銀色の指輪(4)

 午後の授業と帰りのホームルームを終え、放課後になる。


「美冬、行こ」


 真雪と話しながら、一緒に音楽室まで歩く。

 今日は天気がいいから、テラスのいつものスペースに、二人して椅子を並べる。


 しかし、楽器を持って、組み立てている最中に、大事なことに気がついた。


「あ、楽譜……家だ。ごめん、真雪の、見せてもらえる?」

「はいはい、どうぞ」


 真雪は自分の譜面台を、私の方に寄せる。そして、そのままでは自分が楽譜を見れなくなるので、私の方に椅子ごとグッと近づいてくる。

 私達の楽器は横に長いから、寄れる範囲には限度があるけれど、わりと近い。


 こういうことは今まで、何度となくあるから、別に慣れてはいるけど、やっぱりちょっとドキッとする。なんとなく、朝、『婚約者』とかよくわからない話をしたせいなのかもしれない。

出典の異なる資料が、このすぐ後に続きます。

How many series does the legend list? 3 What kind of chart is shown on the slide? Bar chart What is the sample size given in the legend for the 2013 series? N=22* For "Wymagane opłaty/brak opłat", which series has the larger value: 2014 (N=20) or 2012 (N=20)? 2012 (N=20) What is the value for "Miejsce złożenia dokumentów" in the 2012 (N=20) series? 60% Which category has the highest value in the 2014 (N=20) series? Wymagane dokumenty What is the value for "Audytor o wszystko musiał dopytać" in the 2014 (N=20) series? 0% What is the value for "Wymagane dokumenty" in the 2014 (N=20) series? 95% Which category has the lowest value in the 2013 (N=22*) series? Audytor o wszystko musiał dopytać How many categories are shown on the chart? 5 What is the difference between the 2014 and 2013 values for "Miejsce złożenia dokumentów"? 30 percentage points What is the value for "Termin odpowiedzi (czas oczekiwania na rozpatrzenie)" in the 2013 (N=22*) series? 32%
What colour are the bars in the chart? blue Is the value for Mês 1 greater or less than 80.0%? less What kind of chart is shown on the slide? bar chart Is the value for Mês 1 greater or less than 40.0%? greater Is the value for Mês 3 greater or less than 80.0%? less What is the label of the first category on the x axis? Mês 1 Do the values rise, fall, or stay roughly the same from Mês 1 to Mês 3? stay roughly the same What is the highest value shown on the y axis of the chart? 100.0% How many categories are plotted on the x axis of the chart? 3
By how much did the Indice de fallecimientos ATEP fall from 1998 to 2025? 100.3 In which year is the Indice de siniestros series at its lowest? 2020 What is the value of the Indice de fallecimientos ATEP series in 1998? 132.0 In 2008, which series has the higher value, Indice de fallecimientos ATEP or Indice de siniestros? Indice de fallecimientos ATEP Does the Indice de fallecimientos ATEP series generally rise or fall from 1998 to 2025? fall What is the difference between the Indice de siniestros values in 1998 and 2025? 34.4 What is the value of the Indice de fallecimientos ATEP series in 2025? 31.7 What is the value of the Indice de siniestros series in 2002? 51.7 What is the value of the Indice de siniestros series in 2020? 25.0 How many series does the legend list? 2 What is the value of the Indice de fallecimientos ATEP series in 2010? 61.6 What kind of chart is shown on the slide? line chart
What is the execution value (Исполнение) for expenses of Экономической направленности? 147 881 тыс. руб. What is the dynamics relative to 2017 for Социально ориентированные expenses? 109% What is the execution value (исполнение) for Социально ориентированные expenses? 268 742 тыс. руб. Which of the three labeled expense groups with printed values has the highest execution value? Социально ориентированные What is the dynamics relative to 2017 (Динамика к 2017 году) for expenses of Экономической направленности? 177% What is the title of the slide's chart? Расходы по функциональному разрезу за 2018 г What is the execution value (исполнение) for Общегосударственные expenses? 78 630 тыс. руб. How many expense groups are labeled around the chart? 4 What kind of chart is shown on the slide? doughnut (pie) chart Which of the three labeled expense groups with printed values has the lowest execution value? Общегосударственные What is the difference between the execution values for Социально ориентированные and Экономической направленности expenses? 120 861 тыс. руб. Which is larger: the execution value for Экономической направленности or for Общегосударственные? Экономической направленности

 真雪の左手には相変わらず、例の綺麗な銀色が、きらきら光っている。


 意識すると気になってしまうもので。

 音を出すたびに、真雪の呼吸音まで耳元で聞こえて、まるで耳元でひそひそ話をされているかのような気分になる。


「美冬、そこのブレスなんだけどさ」

「あ、はい」


 急に、指摘が入った。

 同じように真雪にも、私の呼吸のタイミングはバレバレ、というわけらしい。


「あと二音だけ、頑張れないかな。そこ、フレーズの途中だし」

「うー、苦しいよ……」

「泣き言言わないの。一緒に吹くから、もう一回」


 真雪とのサシ練習は、いつも唐突に始まる。

 いつもよりも気合を入れて練習をしていたら、もう午後四時だ。今日は職員会議があるとのことで、私達はいつもより早く撤収を命じられた。


「久々にさ、ちょっと遊びに行こうよ」

「え? うん。どこ行くの?」

「ちょっと、そこまで」


 また何かを企んでいるような笑顔で、真雪が誘ってくる。私はこの笑顔に弱いのだ。彼女はわかってやっているのだろうか。


 楽器を片付けるとすぐに、私達は玄関口へ向かう。

 出席番号が隣同士になった私達は、靴箱の位置も並んでいる。そんなちょっとしたことが、何だか嬉しくなる。


 私達はそのまま、繁華街のある隣駅方面へ、いつもの道を歩く。

 相変わらず行き先を教えてくれない真雪に連れられて、着いたのはゲームセンターやカラオケやファストフード店などがある、繁華街のど真ん中。


 その中でも、一番古くて小さなカラオケ店の前で、真雪は足を止めた。そのままそこに入る。フリータイムがドリンクバー込みで七百円。よくわからないけど、この辺りの相場からしたらすごく安いと思う。


「えっ……カラオケ、するの?」

「うん。美冬、歌、好きじゃない?」

「そういうわけじゃないけど。あんまりやったことないから」

「じゃあ、尚更、やろう」


 真雪はなぜかとても楽しそうだ。


 真雪は当たり前のように、受付でフリータイムを選んだ。個室に二人で入る。少人数向けの部屋だから、想像よりもずいぶん狭い。そして薄暗い。


 身体をほとんどくっつける形になって、座った。何だか緊張する。